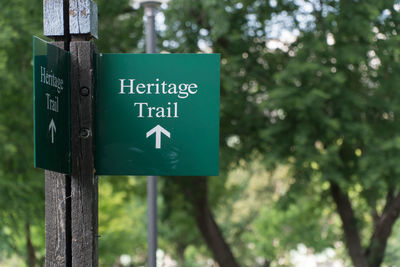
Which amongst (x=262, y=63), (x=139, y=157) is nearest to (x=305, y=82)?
(x=262, y=63)

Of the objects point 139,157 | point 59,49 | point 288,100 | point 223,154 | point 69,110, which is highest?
point 59,49

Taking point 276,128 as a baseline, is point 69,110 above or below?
above

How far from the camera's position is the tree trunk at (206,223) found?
18047mm

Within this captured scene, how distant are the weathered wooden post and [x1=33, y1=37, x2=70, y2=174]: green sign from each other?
6cm

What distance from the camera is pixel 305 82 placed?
13805mm

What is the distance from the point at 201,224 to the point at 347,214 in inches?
147

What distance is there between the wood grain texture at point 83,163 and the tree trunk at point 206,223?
1419cm

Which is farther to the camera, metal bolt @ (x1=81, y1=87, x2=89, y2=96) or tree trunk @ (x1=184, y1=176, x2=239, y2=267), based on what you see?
tree trunk @ (x1=184, y1=176, x2=239, y2=267)

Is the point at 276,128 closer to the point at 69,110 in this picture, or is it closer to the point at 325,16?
the point at 325,16

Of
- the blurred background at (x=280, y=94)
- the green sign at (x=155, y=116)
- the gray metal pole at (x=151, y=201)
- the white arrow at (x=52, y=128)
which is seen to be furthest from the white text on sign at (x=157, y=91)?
the blurred background at (x=280, y=94)

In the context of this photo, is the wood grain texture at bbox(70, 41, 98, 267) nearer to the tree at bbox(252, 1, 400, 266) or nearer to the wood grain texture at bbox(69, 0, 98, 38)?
the wood grain texture at bbox(69, 0, 98, 38)

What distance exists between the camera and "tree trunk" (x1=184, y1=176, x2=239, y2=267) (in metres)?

### What the exercise asks
Copy out, word for word, the lines of the items from the one containing "In the context" through the last line of the items.

### Response for this exercise
In the context of this photo, is the wood grain texture at bbox(70, 41, 98, 267) nearer to the tree at bbox(252, 1, 400, 266) or nearer to the wood grain texture at bbox(69, 0, 98, 38)?
the wood grain texture at bbox(69, 0, 98, 38)

What distance exists between the camera and "tree trunk" (x1=184, y1=176, x2=239, y2=267) (in metres)?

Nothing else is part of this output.